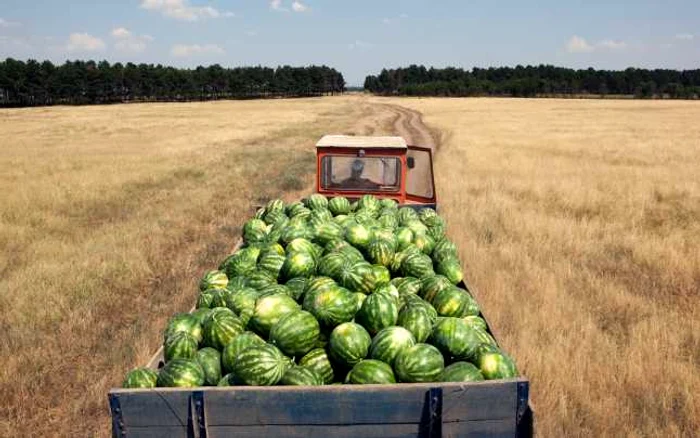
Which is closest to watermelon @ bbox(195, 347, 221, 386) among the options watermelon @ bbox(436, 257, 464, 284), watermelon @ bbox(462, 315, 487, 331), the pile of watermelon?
the pile of watermelon

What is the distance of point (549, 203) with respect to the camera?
1336cm

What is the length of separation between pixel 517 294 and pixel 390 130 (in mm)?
27199

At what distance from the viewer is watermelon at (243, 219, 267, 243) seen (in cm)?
581

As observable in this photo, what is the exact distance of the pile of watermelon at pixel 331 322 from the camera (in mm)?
3230

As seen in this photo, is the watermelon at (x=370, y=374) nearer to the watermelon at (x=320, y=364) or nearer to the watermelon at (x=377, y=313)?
the watermelon at (x=320, y=364)

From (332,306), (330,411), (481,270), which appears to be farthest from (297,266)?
(481,270)

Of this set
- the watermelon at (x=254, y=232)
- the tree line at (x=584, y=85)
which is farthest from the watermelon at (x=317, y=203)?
the tree line at (x=584, y=85)

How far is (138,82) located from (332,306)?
120838mm

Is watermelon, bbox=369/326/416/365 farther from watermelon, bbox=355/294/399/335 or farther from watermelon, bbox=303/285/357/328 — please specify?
watermelon, bbox=303/285/357/328

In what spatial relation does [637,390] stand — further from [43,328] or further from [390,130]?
[390,130]

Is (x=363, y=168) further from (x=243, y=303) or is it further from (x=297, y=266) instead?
(x=243, y=303)

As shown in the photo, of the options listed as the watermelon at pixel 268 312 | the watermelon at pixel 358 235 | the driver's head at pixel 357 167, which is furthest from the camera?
the driver's head at pixel 357 167

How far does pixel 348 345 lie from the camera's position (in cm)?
339

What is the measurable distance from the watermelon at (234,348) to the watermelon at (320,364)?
313mm
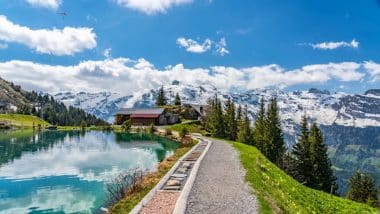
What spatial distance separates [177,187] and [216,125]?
2763 inches

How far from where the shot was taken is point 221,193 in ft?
69.4

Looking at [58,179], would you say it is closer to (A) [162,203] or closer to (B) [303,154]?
(A) [162,203]

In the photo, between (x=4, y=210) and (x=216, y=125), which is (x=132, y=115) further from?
(x=4, y=210)

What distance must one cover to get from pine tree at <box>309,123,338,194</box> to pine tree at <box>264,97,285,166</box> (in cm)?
677

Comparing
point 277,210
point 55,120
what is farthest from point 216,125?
point 55,120

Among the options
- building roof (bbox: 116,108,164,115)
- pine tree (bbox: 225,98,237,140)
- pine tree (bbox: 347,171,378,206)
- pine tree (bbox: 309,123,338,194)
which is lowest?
pine tree (bbox: 347,171,378,206)

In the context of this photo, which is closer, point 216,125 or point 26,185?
point 26,185

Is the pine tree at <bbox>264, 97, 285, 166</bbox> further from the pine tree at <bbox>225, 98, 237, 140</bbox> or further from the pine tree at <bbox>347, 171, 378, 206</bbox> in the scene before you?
the pine tree at <bbox>347, 171, 378, 206</bbox>

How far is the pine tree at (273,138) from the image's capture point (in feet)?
249

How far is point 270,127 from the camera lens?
7719 cm

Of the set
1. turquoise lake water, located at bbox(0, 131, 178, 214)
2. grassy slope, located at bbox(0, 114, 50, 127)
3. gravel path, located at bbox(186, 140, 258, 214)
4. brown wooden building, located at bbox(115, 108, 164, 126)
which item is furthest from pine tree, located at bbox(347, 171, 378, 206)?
grassy slope, located at bbox(0, 114, 50, 127)

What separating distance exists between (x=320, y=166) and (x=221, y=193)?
5519 centimetres

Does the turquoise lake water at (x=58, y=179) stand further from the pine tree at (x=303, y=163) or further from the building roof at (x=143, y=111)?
the building roof at (x=143, y=111)

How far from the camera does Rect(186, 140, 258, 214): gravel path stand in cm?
1789
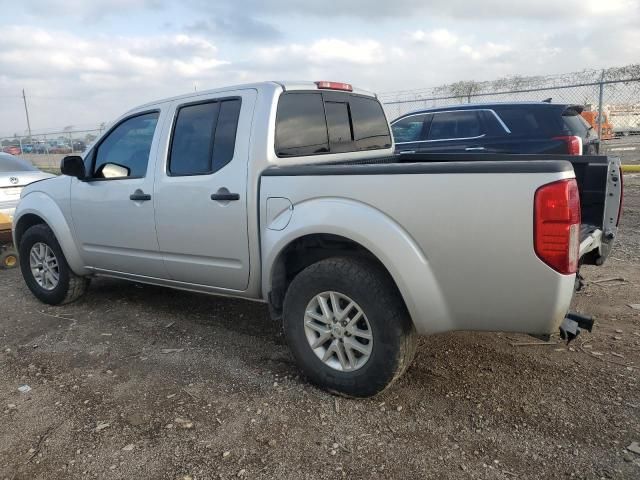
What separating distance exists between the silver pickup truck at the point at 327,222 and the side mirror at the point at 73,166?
0.02 meters

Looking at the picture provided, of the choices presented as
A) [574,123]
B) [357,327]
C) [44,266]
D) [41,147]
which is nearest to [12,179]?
[44,266]

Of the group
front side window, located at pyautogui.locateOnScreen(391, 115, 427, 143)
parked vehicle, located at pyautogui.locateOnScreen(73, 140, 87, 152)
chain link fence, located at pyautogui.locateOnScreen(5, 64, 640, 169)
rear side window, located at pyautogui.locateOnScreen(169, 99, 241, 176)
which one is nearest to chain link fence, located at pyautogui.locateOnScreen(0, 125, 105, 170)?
parked vehicle, located at pyautogui.locateOnScreen(73, 140, 87, 152)

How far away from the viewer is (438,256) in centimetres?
265

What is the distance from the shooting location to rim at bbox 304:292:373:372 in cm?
300

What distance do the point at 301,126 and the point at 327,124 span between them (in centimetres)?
31

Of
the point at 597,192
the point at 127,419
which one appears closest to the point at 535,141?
the point at 597,192

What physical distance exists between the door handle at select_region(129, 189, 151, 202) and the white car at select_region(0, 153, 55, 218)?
11.8 feet

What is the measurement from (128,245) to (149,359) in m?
1.00

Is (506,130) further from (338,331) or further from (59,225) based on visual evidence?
(59,225)

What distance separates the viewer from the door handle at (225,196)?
3.44 meters

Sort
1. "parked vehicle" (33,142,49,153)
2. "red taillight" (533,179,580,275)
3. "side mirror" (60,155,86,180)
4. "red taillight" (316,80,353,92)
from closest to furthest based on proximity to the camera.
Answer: "red taillight" (533,179,580,275) → "red taillight" (316,80,353,92) → "side mirror" (60,155,86,180) → "parked vehicle" (33,142,49,153)

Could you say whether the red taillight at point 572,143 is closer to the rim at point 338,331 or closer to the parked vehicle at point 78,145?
the rim at point 338,331

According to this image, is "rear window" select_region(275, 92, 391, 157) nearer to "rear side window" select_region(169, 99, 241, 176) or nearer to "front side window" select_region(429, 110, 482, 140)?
"rear side window" select_region(169, 99, 241, 176)

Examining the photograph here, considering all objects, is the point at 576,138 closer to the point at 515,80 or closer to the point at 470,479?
the point at 470,479
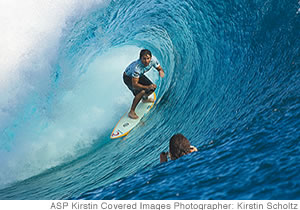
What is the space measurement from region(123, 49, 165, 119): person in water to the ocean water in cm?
59

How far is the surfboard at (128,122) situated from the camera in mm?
7914

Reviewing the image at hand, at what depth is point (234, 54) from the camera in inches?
310

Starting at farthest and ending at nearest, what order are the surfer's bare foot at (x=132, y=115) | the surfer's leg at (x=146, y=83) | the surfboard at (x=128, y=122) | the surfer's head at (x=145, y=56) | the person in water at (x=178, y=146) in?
1. the surfer's bare foot at (x=132, y=115)
2. the surfer's leg at (x=146, y=83)
3. the surfboard at (x=128, y=122)
4. the surfer's head at (x=145, y=56)
5. the person in water at (x=178, y=146)

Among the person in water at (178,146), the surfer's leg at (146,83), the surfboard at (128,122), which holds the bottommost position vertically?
the person in water at (178,146)

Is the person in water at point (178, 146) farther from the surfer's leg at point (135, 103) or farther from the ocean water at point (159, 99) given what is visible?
the surfer's leg at point (135, 103)

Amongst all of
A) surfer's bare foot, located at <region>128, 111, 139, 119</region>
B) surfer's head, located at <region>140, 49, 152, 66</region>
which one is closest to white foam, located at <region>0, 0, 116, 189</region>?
surfer's bare foot, located at <region>128, 111, 139, 119</region>

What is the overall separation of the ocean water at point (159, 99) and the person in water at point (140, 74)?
1.94 ft

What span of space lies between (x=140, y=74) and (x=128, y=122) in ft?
4.11

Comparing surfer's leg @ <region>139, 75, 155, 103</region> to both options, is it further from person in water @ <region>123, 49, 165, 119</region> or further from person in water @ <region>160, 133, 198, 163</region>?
person in water @ <region>160, 133, 198, 163</region>

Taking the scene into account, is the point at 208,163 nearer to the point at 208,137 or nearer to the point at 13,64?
the point at 208,137

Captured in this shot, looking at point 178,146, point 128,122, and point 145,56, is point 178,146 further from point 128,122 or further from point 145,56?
point 128,122

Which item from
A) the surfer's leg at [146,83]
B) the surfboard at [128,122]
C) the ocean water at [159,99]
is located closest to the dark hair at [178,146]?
the ocean water at [159,99]
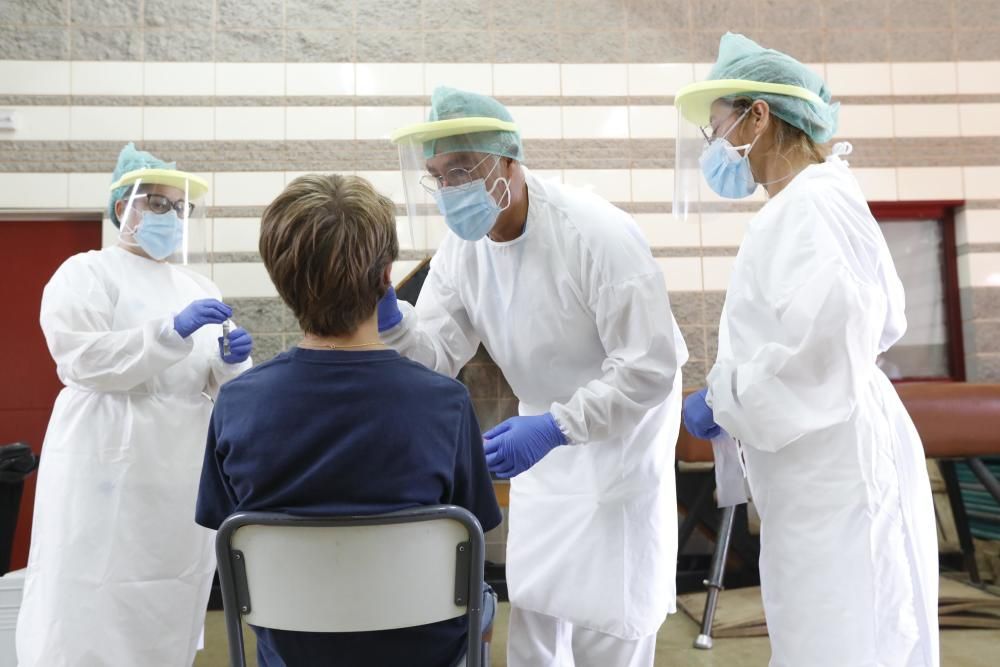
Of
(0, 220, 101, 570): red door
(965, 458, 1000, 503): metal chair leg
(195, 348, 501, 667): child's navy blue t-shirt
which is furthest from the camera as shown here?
(0, 220, 101, 570): red door

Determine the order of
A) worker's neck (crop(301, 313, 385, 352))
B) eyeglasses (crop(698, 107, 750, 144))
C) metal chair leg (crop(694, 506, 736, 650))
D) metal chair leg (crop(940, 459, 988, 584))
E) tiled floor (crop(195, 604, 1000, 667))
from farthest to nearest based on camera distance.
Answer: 1. metal chair leg (crop(940, 459, 988, 584))
2. metal chair leg (crop(694, 506, 736, 650))
3. tiled floor (crop(195, 604, 1000, 667))
4. eyeglasses (crop(698, 107, 750, 144))
5. worker's neck (crop(301, 313, 385, 352))

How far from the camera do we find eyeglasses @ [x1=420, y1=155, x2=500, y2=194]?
1715 mm

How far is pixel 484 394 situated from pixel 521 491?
2.18 m

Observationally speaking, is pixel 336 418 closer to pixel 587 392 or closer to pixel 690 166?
pixel 587 392

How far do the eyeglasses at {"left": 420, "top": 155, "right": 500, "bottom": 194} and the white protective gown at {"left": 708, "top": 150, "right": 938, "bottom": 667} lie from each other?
59 cm

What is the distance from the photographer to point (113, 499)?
2246 millimetres

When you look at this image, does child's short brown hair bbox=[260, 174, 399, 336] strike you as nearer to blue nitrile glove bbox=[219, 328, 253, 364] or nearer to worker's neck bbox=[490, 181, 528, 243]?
worker's neck bbox=[490, 181, 528, 243]

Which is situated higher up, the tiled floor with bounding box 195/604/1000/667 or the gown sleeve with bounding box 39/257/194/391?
the gown sleeve with bounding box 39/257/194/391

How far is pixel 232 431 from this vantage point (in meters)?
1.16

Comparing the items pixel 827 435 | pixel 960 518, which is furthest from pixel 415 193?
pixel 960 518

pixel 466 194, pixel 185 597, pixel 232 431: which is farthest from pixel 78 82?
pixel 232 431

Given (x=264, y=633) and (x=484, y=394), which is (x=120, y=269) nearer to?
(x=264, y=633)

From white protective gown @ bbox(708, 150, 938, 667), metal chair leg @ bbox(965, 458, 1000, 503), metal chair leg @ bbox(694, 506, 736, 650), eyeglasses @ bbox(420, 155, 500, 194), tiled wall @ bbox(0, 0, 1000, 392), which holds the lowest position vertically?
metal chair leg @ bbox(694, 506, 736, 650)

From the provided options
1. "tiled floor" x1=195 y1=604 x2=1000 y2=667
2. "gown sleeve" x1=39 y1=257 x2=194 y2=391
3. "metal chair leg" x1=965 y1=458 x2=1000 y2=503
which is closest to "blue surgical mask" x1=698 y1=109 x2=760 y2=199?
"gown sleeve" x1=39 y1=257 x2=194 y2=391
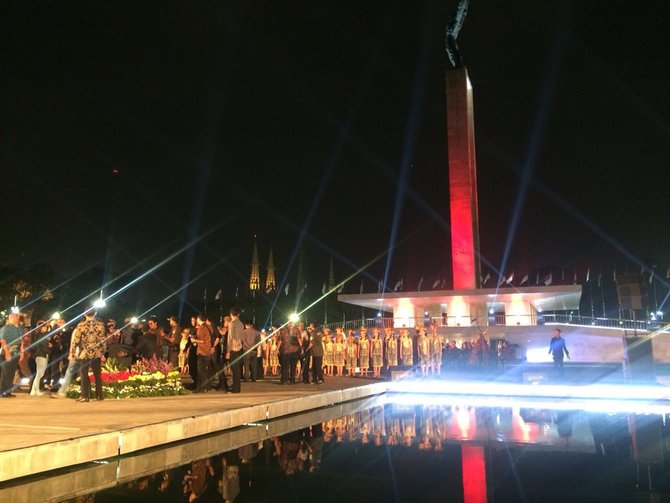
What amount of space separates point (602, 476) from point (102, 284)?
175 feet

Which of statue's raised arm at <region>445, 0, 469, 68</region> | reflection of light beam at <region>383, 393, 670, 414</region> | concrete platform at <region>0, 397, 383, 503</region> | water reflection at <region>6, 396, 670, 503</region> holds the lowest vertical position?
reflection of light beam at <region>383, 393, 670, 414</region>

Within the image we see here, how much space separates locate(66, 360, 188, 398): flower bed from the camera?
10680 mm

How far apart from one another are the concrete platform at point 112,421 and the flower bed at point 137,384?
1.48 ft

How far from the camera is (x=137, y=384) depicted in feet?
35.7

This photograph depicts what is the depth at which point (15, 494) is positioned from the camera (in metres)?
4.72

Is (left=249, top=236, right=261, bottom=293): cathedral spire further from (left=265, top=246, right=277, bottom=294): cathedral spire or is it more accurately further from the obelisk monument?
the obelisk monument

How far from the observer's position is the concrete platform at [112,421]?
216 inches

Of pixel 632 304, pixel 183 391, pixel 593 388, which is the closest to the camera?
pixel 183 391

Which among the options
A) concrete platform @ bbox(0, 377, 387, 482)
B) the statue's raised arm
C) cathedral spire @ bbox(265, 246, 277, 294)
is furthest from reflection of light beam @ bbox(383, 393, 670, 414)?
cathedral spire @ bbox(265, 246, 277, 294)

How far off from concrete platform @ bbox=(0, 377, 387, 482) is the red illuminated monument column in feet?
73.4

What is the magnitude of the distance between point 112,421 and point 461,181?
1156 inches

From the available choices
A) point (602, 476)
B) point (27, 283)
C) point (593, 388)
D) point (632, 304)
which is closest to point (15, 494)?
point (602, 476)

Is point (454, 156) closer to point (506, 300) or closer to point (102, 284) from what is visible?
point (506, 300)

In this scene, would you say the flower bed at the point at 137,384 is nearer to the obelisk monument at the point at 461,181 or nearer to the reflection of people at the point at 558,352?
the reflection of people at the point at 558,352
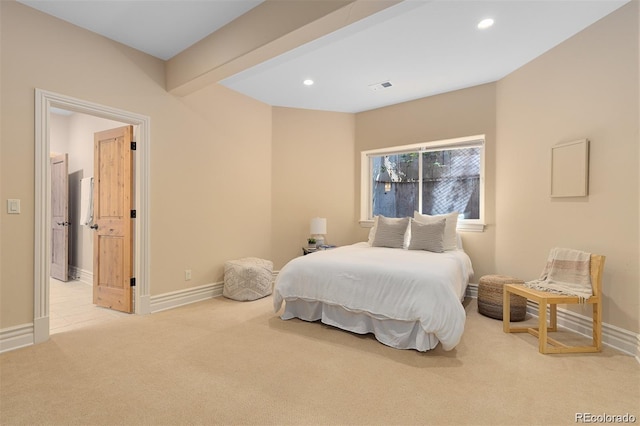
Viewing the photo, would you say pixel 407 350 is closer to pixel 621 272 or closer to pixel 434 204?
pixel 621 272

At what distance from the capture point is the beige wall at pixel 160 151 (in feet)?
7.96

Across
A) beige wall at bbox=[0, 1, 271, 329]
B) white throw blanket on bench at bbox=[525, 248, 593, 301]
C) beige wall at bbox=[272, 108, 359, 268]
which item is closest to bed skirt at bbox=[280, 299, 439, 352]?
white throw blanket on bench at bbox=[525, 248, 593, 301]

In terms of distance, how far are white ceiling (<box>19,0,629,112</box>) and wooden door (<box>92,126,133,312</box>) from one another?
1.10 m

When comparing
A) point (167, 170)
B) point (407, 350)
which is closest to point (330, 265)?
point (407, 350)

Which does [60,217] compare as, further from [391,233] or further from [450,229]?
[450,229]

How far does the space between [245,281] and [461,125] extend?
11.6ft

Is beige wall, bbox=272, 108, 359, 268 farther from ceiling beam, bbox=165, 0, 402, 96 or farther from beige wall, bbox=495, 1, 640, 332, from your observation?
beige wall, bbox=495, 1, 640, 332

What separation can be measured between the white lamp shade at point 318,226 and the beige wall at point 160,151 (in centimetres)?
73

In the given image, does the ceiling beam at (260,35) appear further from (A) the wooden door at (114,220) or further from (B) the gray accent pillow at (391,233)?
(B) the gray accent pillow at (391,233)

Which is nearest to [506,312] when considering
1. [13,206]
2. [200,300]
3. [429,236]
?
[429,236]

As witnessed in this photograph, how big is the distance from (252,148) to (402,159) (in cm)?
235

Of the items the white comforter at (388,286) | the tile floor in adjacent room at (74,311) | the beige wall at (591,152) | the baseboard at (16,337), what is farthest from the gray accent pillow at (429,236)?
the baseboard at (16,337)

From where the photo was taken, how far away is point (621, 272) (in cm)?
249

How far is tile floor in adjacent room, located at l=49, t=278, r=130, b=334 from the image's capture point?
3.03 metres
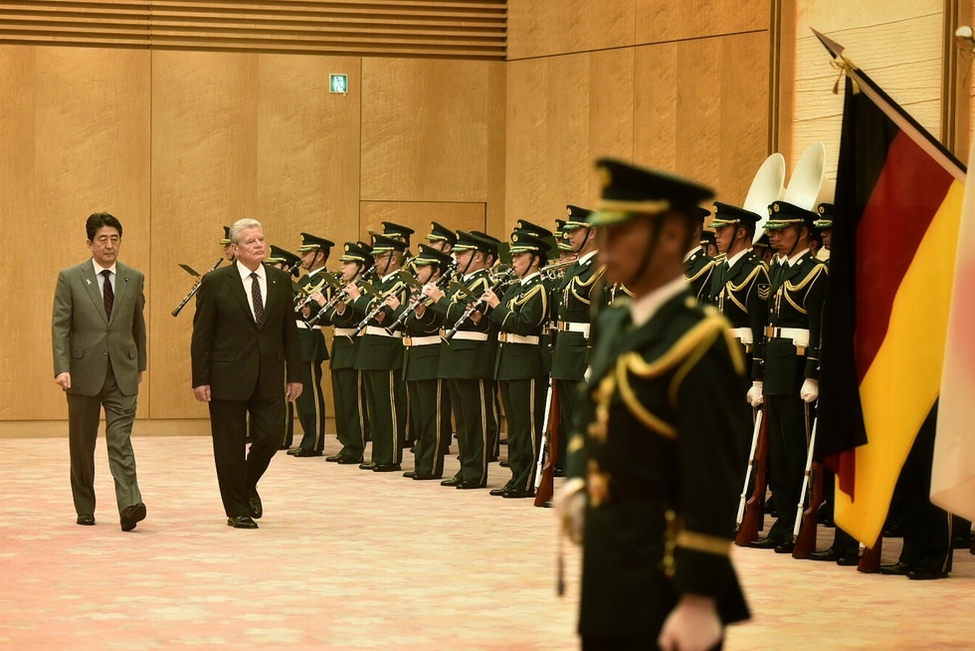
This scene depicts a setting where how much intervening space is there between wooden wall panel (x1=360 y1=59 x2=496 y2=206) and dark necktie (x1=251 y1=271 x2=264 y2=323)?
238 inches

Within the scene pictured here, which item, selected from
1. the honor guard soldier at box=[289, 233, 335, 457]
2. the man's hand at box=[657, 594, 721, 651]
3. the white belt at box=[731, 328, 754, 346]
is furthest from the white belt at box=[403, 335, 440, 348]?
the man's hand at box=[657, 594, 721, 651]

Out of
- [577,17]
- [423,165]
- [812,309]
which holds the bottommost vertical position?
[812,309]

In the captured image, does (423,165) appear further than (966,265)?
Yes

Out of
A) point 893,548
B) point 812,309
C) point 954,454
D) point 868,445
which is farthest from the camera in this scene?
point 893,548

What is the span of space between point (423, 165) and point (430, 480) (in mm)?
4340

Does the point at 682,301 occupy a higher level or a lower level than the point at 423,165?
lower

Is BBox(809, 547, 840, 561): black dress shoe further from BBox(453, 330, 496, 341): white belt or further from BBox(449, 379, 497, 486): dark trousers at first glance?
BBox(453, 330, 496, 341): white belt

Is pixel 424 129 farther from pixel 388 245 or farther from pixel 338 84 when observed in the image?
pixel 388 245

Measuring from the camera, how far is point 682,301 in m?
2.61

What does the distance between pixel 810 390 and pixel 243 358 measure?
2764 mm

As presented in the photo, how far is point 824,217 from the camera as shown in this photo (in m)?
7.61

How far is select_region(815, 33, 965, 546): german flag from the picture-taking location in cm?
596

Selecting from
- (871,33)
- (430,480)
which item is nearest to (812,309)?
(871,33)

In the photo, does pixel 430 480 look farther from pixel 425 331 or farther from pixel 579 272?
pixel 579 272
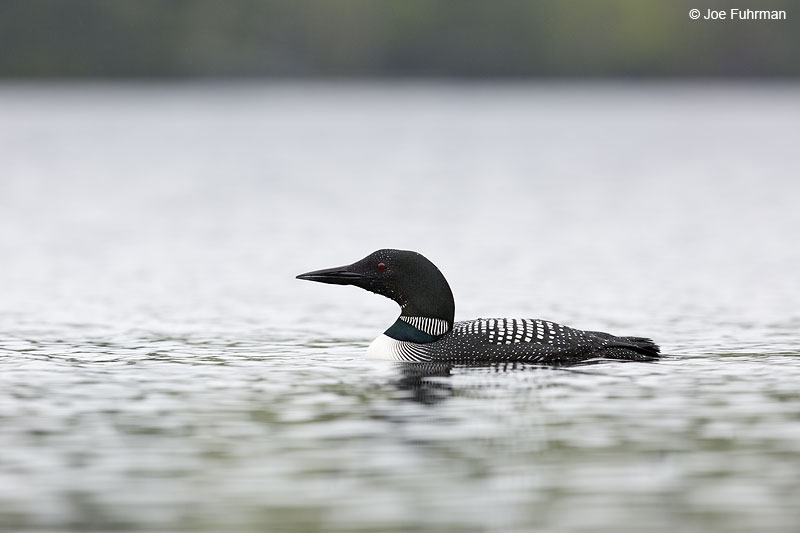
· · · · ·
SET EXERCISE >>
Pick out and copy every line in the data above that contains the string "room". Case counts.

ANSWER TO THE PROBLEM >>
Of the items the white comforter at (388,286) | the tile floor in adjacent room at (74,311) | the beige wall at (591,152) | the baseboard at (16,337), what is farthest from the gray accent pillow at (429,236)?
How far is tile floor in adjacent room, located at l=49, t=278, r=130, b=334 from the image's capture point?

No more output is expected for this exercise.